![]() |
SMP Sains Tebuireng - Proses belajar tidak hanya terbatas dalam dinding ruang kelas semata. Di mana pun seseorang berada dan dengan siapapun berjumpa, maka saat itu pula ilmu bisa didapatkan.
Ilmu tidak hanya sebatas kemampuan akademik, bahkan ada juga ilmu yang sangat berharga didapatkan dari seseorang yang mampu memberikan kebermanfaatan dalam menjalani kehidupan berdasar pengalaman hidup seseorang yakni ilmu tentang kehidupan.
Secara sadar ataupun tidak, setiap orang yang dijumpai bisa menjadi guru. Bahkan seorang pedagang pinggir jalan sekalipun.
Laiknya momen Kemerdekaan Bangsa Indonesia pada bulan Agustus saat ini. Tentunya banyak dijumpai kegiatan seremonial perayaan HUT Kemerdekaan Bangsa Indonesia, seperti jalan sehat, gerak jalan, hingga lomba-lomba khas lainnya. Pada saat itu pula akan banyak dijumpai penjual-penjual jajanan hingga bakso pinggir jalan yang turut hadir meramaikan lokasi acara.

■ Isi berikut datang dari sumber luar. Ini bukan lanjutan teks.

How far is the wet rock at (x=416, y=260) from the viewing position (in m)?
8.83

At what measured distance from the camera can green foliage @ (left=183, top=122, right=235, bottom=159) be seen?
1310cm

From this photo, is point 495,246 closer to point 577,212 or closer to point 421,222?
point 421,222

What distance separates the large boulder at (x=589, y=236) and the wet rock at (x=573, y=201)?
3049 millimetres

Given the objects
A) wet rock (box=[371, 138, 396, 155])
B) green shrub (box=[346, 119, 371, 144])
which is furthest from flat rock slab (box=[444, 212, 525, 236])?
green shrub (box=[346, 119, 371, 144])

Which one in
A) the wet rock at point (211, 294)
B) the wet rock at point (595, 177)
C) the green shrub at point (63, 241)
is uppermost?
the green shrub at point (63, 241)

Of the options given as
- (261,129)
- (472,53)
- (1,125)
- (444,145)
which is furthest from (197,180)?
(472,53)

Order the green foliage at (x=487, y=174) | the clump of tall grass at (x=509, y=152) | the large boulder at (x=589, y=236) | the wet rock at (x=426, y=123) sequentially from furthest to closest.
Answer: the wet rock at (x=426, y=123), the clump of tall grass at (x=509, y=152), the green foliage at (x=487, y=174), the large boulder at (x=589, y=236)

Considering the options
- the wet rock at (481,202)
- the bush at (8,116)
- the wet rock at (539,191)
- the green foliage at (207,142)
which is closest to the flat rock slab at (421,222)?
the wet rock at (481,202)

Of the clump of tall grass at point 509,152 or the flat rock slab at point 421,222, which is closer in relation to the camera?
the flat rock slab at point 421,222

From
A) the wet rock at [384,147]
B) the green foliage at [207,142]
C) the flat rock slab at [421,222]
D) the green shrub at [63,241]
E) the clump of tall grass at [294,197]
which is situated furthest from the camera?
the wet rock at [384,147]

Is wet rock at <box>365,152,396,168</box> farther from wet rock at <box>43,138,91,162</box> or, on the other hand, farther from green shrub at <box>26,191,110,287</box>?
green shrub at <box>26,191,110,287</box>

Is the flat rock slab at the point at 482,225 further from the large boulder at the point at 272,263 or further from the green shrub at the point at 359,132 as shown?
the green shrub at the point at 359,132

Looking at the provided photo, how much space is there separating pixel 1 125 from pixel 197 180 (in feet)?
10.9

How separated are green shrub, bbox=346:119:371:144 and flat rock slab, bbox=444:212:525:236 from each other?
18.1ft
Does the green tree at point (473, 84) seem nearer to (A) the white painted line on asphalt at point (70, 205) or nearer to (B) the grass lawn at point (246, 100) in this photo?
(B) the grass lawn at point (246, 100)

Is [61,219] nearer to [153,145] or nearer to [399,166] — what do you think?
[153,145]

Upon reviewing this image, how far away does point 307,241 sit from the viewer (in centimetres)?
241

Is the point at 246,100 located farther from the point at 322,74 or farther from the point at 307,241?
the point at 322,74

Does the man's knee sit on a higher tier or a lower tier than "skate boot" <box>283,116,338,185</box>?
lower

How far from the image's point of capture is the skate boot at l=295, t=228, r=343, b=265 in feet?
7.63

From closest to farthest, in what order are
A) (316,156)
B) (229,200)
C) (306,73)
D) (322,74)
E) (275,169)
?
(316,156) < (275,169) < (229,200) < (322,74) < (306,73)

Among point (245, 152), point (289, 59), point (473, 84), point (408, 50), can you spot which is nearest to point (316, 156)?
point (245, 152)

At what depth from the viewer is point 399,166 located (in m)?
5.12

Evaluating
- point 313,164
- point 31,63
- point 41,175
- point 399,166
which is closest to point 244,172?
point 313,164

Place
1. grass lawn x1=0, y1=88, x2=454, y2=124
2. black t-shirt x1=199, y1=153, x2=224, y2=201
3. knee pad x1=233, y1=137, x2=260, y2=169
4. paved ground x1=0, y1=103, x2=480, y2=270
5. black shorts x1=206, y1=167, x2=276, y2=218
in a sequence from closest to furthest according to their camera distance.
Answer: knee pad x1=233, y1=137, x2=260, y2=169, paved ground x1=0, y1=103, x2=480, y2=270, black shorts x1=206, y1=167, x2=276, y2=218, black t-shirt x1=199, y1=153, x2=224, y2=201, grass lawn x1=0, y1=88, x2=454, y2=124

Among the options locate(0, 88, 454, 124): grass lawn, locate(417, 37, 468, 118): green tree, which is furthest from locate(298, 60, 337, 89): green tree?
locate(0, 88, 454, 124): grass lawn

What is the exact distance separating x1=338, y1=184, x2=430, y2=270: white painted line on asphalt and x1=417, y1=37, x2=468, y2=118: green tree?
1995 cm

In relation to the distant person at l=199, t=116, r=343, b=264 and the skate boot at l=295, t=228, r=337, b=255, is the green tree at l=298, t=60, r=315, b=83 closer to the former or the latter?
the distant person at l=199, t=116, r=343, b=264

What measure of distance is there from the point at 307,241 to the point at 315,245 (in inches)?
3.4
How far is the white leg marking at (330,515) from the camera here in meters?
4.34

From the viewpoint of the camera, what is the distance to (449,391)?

Tetapi di salah satu lokasi, ada seorang pedagang bakso yang justru memilih tempat berdagang cukup jauh dari keramaian. Beliau berdalih bahwa rezeki sudah ada yang mengatur dan tidak akan salah sasaran. Hal itu terbukti dari beberapa pembeli yang datang. Berapapun hasil yang didapatkan di hari tersebut, maka itulah rezeki yang memang diperuntukkan bagi penjual.
Penjual tersebut menjelaskan,walaupun peluang dagangan cetapt habis, tetapi di tempat yang ramai itu sudah dipastikan banyak sekali pedagang makan serupa yang berjualan. Sehingga ada peluang juga, barang dagangan tidak terjual ataupun hanya terjual dengan jumlah lebih sedikit. Karena banyaknya sesama penjual berada di lokasi yang sama atau berdekatan.
Terpenting, imbuh penjual, yakni rasa ikhlas. Berapapun barang dagangan yang terjual apabila ikhlas, maka akan terasa nikmat dan akan terus ditambah sesuai takaran rezeki masing-masing.